Purpose Of The Study
- To develop a computationally efficient method for global sensitivity analysis of large shipborne equipment.
- To optimize hyperparameters of a deep learning model using an advanced metaheuristic algorithm.
- To establish a framework for MIMO sensitivity evaluation using integrated deep learning and established sensitivity analysis methods.
Main Methods
- A CNN-BiLSTM-Attention model was developed and optimized using adaptive Genetic Algorithm-Particle Swarm Optimization (AGPSO) for hyperparameter tuning (learning rate, batch size, L2 regularization).
- The optimized model was integrated with Sobol' global sensitivity analysis to create a MIMO sensitivity framework.
- The proposed approach was applied to a gas turbine isolation system to evaluate its effectiveness.
Main Results
- The AGPSO-CNN-BiLSTM-Attention model achieved high training accuracies (99.49% for relative displacement, 99.12% for absolute acceleration).
- The integrated framework efficiently quantified parameter influence in the MIMO system.
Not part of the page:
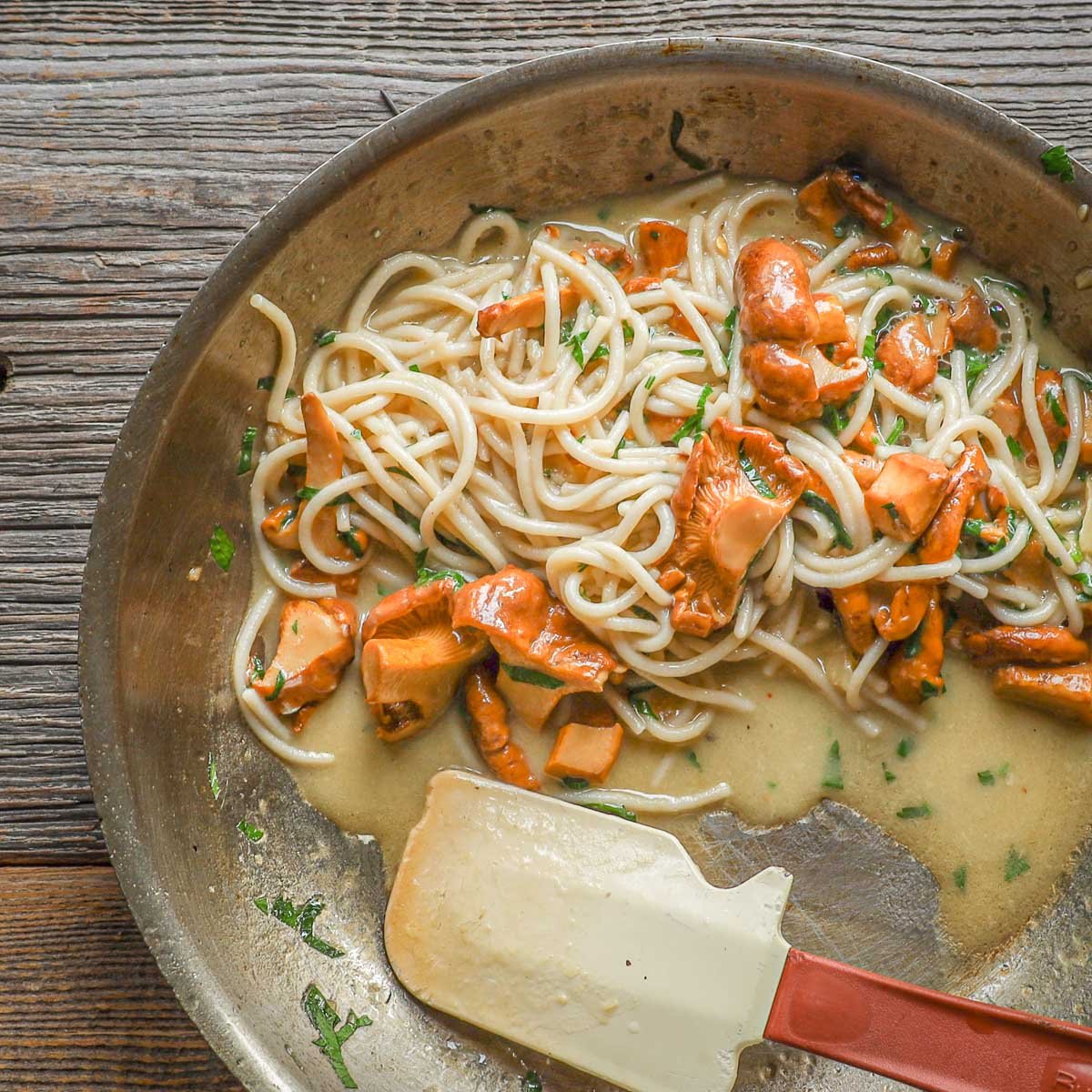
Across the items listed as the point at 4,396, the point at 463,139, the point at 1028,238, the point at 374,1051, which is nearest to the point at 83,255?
the point at 4,396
- Critical isolator and limiter parameters affecting shock response in the gas turbine isolation system were successfully identified.
Conclusions
- The proposed AGPSO-CNN-BiLSTM-Attention model significantly enhances prediction performance and computational efficiency for sensitivity analysis.
- The integrated Sobol' method and deep learning framework provides a valuable tool for structural design and optimization of marine equipment.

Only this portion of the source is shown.